Cette histoire mémorielle, greffée à une histoire de maternité et d’amour, intervient alors que l’Espagne est divisée depuis longtemps sur un projet de loi mémoriel qui date de 2006. Cette quête est filmée avec justesse et gravité par Pedro Almodovar. La scène finale est l’apothéose de cette quête qui obsède Penélope Cruz durant tout le film.

Almodovar aborde, pour la première fois de sa carrière, le devoir de mémoire sur la question du franquisme. Le traitement qu’il en fait  est tout à fait poignant. Néanmoins je ne saisis pas la façon dont il l’intègre à l’intrigue. Janis évoque, une première fois, sa volonté de retrouver la fosse commune de son arrière-grand-père au tout début du film. On retrouve seulement cette thématique dans les quinze dernières minutes qui sont entièrement consacrées à la mémoire des victimes du franquisme. A part ces deux moments, la problématique de la mémoire est quasi inexistante. Il y a un sentiment d’inachevé et cela se retrouve tout le long du film. Là où les flashbacks avec Julieta et Douleur et Gloire étaient des microcosmes parfaitement autonomes, on sent que Madres Paralelas ne se suffit pas à lui-même. La force de Douleur et Gloire réside dans le fait qu’il touche à l’universel. Il aborde le sujet de la conscience et pousse le spectateur à devenir l’auteur de sa vie. Il y a un sentiment d’accomplissement qui se dégage de ce film. A l’inverse, la fin de Madres Paralelas laisse un goût d’inachevé. Les personnages ont certes évolué, mais le spectateur n’a pas l’impression de les accompagner dans leurs évolutions. La mise en scène est trop décousue au point de mettre en ellipse certains moments qui, à mon sens, étaient nécessaires de développer. La moralité de l’histoire reste floue.  

A ce travail mémoriel, Almodovar ajoute, en parallèle, l’histoire de deux mères liées par la naissance de leurs deux filles, le même jour, dans la maternité où elles partageaient une chambre. Toutes deux sont mères célibataires et, dans ce moment difficile, elles tissent un  lien profond. Almodovar dépeint cette amitié qui, je dois le concéder, est très touchante à ses débuts. La liberté de Janis couplée à l’audace d’Ana, l’autre protagoniste de l’histoire, une adolescente encore mineure, crève l’écran avec une force dramatique propre au cinéma d’Almodovar.  
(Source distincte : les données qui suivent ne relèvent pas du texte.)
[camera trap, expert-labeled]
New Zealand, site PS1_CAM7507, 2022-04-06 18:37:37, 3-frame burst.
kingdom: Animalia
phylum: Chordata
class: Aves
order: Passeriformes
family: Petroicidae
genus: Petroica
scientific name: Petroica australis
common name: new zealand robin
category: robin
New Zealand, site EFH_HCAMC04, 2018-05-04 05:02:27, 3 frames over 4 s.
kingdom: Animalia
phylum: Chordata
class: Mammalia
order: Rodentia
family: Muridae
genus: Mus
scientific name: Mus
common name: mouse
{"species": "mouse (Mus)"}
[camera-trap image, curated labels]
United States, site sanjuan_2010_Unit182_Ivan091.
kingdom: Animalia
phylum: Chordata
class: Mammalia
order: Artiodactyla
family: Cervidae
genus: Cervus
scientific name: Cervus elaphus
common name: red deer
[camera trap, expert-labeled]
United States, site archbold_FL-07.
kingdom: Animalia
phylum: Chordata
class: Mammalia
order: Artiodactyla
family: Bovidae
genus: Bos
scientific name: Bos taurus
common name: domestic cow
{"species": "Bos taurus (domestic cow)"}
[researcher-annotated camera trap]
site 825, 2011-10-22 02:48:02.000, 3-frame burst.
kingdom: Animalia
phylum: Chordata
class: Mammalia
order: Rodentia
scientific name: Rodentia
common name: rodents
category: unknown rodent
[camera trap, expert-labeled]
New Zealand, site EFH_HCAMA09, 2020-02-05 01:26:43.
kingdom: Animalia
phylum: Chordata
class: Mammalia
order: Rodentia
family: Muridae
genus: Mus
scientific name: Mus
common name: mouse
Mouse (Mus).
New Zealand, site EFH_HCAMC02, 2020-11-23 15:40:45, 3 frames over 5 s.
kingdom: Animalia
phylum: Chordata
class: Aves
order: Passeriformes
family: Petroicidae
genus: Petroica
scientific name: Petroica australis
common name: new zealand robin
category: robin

[Attention spoiler] Le hasard se chargera de compliquer leur relation touchante puisqu’on va découvrir, au cours du film, que les bébés de Janis et Ana ont été échangés à la maternité. Scénario assez classique finalement puisqu’on peut le retrouver dans La vie est un long fleuve tranquille d’Etienne Chatiliez ou encore dans Tel père, tel fils de Kore-Eda Hirokazu. Là où Almodovar innove, c’est lorsqu’on apprend que le bébé d’Ana, qui s’avère être le bébé de Janis, est mort.

Toute l’intrigue du film tourne autour du fait que Janis, interprétée par la magnifique Penélope Cruz, sait que son enfant n’est pas le sien. Ana, quant à elle, ne sait rien et reste persuadée que son bébé est décédé. A ce moment-là, je m’attendais à partir sur un drame psychologique qui se concentre sur le personnage de Janis, mère célibataire, déchirée entre la culpabilité et l’envie de garder ce bébé qui n’est pas le sien. Mais ce dilemme, à mon sens, ne prend jamais d’ampleur, il reste assez creux dans l’interprétation et secondaire. Almodóvar demeure toujours dans un entre-deux très frustrant. Le personnage de Janis a tout pour être bouleversant  mais les choix de mise en scène le rendent simplement creux voire détestable. Les personnages restent tristement hermétiques et donc parfois agaçants.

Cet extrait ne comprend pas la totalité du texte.